| TASK DIRECTIONS |
Please answer from the housing article below: where and when will the listening session in Berkshire County take place?

By Brittany PolitoiBerkshires Staff

PITTSFIELD, Mass. — Berkshire Regional Planning Commission's Regional Issues Committee brainstormed representation for the county in upcoming housing listening sessions.

"The administration is coming up with what they like to tout is their first housing plan that's been done for Massachusetts, and this is one of a number of various initiatives that they've done over the last several months," Executive Director Thomas Matuszko said.

"But it seems like they are intent upon doing something and taking comments from the different regions across the state and then turning that into policy so here is our chance to really speak up on that."

The Executive Office of Housing and Livable Communities and members of the Housing Advisory Council will host multiple listening sessions around the Commonwealth to hear input on the Healey-Driscoll administration's five-year strategic statewide housing plan.

One will be held at Berkshire Community College on May 15 at 2 p.m.

One of Matuszko's biggest concerns is the overall age of the housing stock in Berkshire County.

"And that the various rehab programs that are out there are inadequate and they are too cumbersome to manipulate through," he explained.

"And so I think that there needs to be a greater emphasis not on new housing development only but housing retention and how we can do that in a meaningful way. It's going to be pretty important."

Non-commission member Andrew Groff, Williamstown's community developer director, added that the bureaucracies need to coordinate themselves and "stop creating well-intended policies like the new energy code that actually work against all of this other stuff."

| MATERIAL SHOWN |
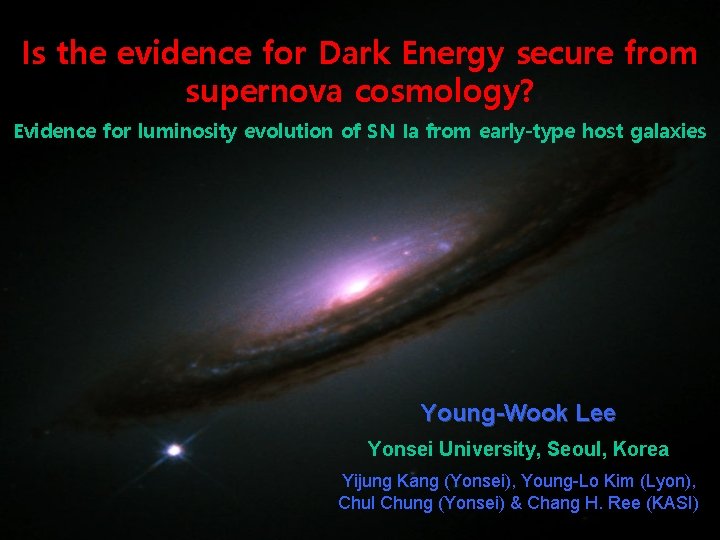 Is the evidence for Dark Energy secure from supernova cosmology?

Evidence for luminosity evolution of SN Ia from early-type host galaxies

Young-Wook Lee

Yonsei University, Seoul, Korea

Yijung Kang (Yonsei), Young-Lo Kim (Lyon), Chul Chung (Yonsei) & Chang H. Ree (KASI)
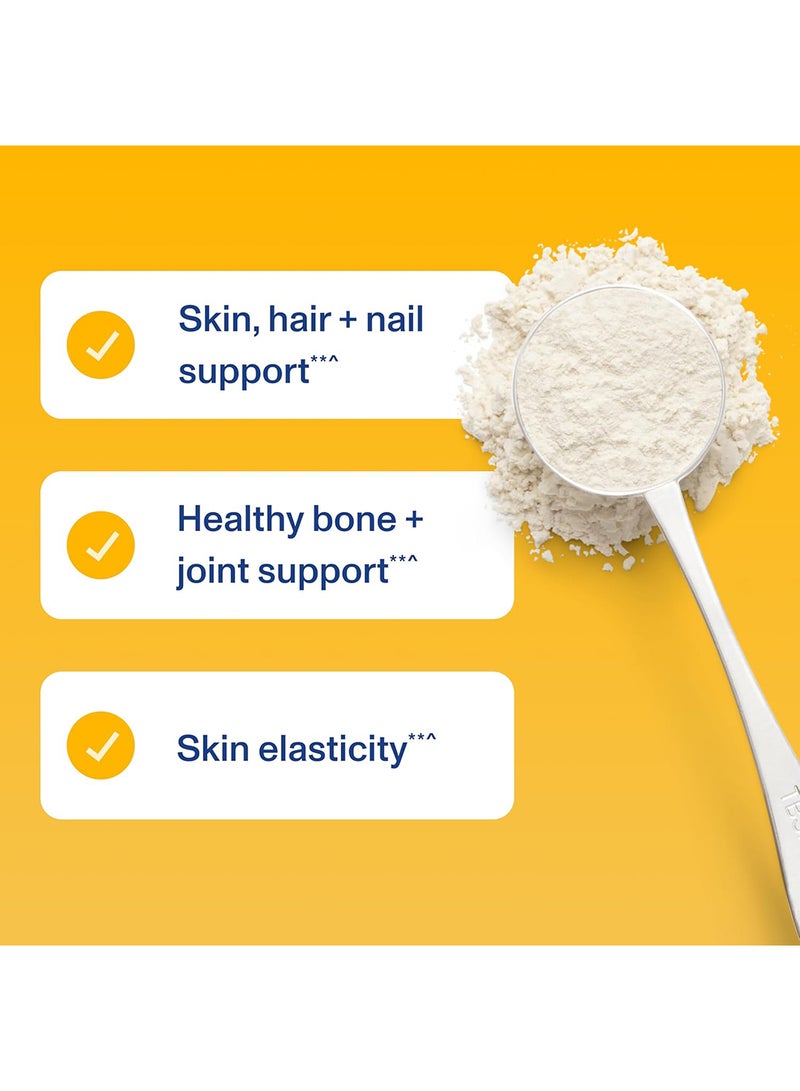 Skin, hair + nail support**^

Healthy bone + joint support**^

Skin elasticity**^

TBS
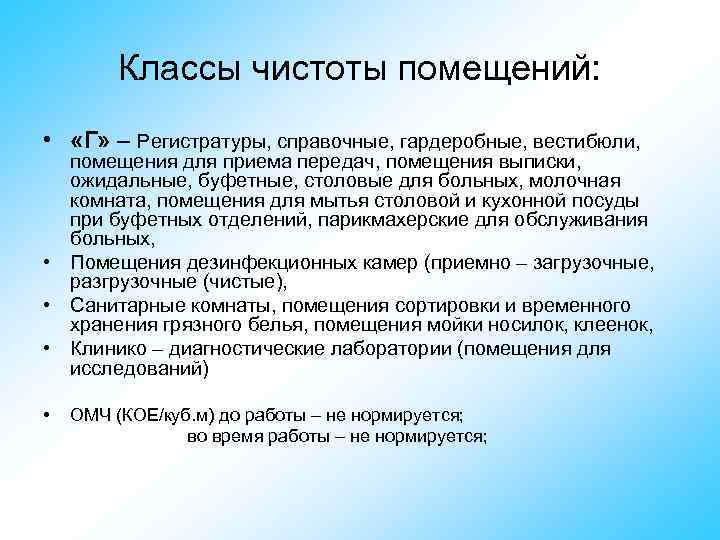 Классы чистоты помещений:

• «Г» – Регистратуры, справочные, гардеробные, вестибюли, помещения для приема передач, помещения выписки, ожидальные, буфетные, столовые для больных, молочная комната, помещения для мытья столовой и кухонной посуды при буфетных отделений, парикмахерские для обслуживания больных,

• Помещения дезинфекционных камер (приемно – загрузочные, разгрузочные (чистые),

• Санитарные комнаты, помещения сортировки и временного хранения грязного белья, помещения мойки носилок, клеенок,

• Клинико – диагностические лаборатории (помещения для исследований)

• ОМЧ (КОЕ/куб.м) до работы – не нормируется;
во время работы – не нормируется;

| YOUR RESPONSE |
At Berkshire Community College on May 15 at 2 p.m.